'April Fool's Day': Ivan the Terrified
By MAUD CASEY
Published: September 19, 2004
APRIL FOOL'S DAY
By Josip Novakovich.
226 pp. HarperCollins Publishers. $23.95.
Books and Literature
HIS wickedly funny and deeply harrowing first novel from Josip Novakovich, a Croatian expatriate who came to the United States at 20 — in part to avoid enlistment in the Yugoslav Federal Army — relates the picaresque tale of one Ivan Dolinar, born in Croatia on April Fool's Day in 1948, around the time of Tito's historic split with Stalin.
Novakovich knows how to tell a story, and his prose has an easy, elegant velocity. Of the rain in Serbia, he writes, ''The wetness carried the smells of poisonous mushrooms and old leaves, not only of the leaves that had just zigzagged to the ground but also of the leaves from the last year, and from thousands of years ago.''
This novel's darkly ironic chapter headings — ''Ivan falls in love with power as soon as he learns how to crawl''; ''Ivan finds out that the world is a huge labor camp'' — deftly move us through Ivan's peripatetic existence and this novel's meditations on war, faith and the doldrums of humanity. Miraculously, Ivan survives childhood despite his parents' blasted lives. (His father returns home from World War II with his severed arm and leg in a potato sack, having ''changed armies several times and joined the winning side too late,'' and promptly drops dead of delirium tremens; his mother's goal is to be ''as inconspicuous as possible.'') He fully understands the absurdity of his own options: ''He could assimilate in Serbia. . . . He could join the K.G.B., the C.I.A., both. And he could become an alcoholic. He was absolutely free.''
Ultimately, he hits the road to attend medical school in northern Serbia, where his Muslim roommate (later nailed to a cross by Chetnik rebels) makes a joke about assassinating Tito that lands them in a labor camp, where Ivan comes face to face with Tito
himself. The dictator offers him a cigar, but when Ivan doesn't smoke it properly (''Cigar is a nose sport, not a lung disease,'' Tito says), his prison sentence is lengthened. After Ivan's release, he is drafted into the Yugoslav Federal Army and, like his father, ends
up changing armies several times. (Novakovich makes it clear that in this case there are no winning sides.) He first fights against the Croatian Army, which captures and enlists him, only to be recaptured by the Federal Army and forced on a 100-mile death march.

> [Source data]
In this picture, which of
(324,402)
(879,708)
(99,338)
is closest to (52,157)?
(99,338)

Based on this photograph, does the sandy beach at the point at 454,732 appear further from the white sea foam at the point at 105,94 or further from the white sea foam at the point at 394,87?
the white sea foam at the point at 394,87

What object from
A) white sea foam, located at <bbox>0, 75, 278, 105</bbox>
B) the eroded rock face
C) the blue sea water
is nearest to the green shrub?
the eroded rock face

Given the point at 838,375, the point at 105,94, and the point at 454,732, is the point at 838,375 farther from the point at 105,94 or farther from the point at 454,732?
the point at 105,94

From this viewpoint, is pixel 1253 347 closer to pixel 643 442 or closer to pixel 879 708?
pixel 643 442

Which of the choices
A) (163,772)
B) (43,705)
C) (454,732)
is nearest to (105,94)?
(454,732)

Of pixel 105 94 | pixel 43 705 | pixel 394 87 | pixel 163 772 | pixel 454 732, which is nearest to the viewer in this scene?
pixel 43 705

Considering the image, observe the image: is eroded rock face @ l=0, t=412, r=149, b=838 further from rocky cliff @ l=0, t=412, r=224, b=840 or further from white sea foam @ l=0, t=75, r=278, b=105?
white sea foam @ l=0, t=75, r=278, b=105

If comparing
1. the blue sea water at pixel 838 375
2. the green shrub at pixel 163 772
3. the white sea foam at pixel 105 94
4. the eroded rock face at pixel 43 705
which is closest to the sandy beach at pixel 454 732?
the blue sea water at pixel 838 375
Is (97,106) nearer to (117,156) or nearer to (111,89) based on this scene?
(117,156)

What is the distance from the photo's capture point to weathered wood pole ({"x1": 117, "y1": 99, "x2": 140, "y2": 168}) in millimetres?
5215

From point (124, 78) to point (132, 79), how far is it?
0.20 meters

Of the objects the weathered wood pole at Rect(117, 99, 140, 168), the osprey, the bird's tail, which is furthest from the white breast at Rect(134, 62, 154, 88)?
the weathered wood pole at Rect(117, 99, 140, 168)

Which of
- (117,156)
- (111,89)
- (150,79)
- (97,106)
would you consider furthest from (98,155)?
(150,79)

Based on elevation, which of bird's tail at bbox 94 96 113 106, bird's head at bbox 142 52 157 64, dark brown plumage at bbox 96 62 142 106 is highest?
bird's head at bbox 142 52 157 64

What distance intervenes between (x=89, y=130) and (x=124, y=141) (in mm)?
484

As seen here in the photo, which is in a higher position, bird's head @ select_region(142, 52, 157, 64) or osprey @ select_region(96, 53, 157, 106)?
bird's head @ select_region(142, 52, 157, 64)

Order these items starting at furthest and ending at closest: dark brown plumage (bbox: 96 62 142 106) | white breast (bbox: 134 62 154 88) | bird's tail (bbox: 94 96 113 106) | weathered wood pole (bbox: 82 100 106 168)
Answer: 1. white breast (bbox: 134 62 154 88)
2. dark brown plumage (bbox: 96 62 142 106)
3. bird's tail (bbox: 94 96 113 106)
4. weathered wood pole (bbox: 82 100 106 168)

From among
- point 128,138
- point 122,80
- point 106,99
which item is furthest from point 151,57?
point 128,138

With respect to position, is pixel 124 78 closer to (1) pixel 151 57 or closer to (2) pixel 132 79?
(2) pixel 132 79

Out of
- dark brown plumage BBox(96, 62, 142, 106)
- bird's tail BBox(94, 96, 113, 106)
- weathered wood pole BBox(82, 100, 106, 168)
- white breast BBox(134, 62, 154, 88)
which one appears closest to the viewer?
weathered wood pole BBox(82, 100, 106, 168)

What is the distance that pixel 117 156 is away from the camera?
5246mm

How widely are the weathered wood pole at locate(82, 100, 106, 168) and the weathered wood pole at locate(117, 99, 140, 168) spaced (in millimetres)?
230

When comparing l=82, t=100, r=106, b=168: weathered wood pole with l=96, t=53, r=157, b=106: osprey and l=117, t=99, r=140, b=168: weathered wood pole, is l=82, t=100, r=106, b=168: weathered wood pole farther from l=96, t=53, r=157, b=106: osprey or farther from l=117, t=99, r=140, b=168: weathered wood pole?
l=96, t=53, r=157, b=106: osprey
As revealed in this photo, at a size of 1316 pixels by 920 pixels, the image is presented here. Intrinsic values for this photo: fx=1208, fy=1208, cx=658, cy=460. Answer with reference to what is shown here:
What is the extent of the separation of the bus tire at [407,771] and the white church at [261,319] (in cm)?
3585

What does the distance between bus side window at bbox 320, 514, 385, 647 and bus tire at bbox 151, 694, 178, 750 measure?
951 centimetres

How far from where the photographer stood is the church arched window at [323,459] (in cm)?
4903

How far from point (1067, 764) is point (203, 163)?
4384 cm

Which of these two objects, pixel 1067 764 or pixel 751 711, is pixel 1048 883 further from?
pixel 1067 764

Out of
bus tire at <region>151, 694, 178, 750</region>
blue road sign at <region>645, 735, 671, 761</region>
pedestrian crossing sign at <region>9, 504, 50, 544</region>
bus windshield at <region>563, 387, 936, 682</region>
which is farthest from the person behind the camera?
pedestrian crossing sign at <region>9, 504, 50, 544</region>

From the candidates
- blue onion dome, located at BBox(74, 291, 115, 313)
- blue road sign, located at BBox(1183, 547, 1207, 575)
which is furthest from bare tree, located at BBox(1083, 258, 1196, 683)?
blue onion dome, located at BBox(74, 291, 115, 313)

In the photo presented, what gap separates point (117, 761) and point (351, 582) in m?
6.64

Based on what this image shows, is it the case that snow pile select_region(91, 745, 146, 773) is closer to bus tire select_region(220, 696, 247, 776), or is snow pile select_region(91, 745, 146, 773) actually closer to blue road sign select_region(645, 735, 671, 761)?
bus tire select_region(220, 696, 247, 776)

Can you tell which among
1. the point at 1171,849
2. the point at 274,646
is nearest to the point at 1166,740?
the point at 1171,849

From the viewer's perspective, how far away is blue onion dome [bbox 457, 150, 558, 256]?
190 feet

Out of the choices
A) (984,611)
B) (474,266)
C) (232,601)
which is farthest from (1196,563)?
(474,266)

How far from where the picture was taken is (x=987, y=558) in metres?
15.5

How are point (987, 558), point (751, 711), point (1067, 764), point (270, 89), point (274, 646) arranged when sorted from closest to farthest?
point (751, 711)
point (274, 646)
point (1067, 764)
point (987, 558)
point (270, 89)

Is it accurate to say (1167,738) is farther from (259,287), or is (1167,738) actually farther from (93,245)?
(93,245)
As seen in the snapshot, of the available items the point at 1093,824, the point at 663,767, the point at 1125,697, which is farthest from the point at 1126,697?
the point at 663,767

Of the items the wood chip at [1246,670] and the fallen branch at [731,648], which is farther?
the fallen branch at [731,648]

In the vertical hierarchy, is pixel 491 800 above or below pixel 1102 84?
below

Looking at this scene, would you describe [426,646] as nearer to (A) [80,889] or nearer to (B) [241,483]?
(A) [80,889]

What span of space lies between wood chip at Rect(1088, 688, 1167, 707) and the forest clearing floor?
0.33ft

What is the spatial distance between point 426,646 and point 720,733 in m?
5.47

> [Task instructions]
1 > Rewrite the part of the review that opens with the words containing "Books and Literature" and closes with "split with Stalin.", putting "rambling tale" in place of "picaresque tale".
2 > Answer these questions from the review:
(a) In what year was Ivan Dolinar born?
(b) Where does Ivan go to attend medical school?
(c) How many miles long is the death march Ivan is forced on?

> [Responses in order]
1 >
Books and Literature
HIS wickedly funny and deeply harrowing first novel from Josip Novakovich, a Croatian expatriate who came to the United States at 20 — in part to avoid enlistment in the Yugoslav Federal Army — relates the rambling tale of one Ivan Dolinar, born in Croatia on April Fool's Day in 1948, around the time of Tito's historic split with Stalin.

2 >
(a) 1948
(b) Northern Serbia
(c) 100 miles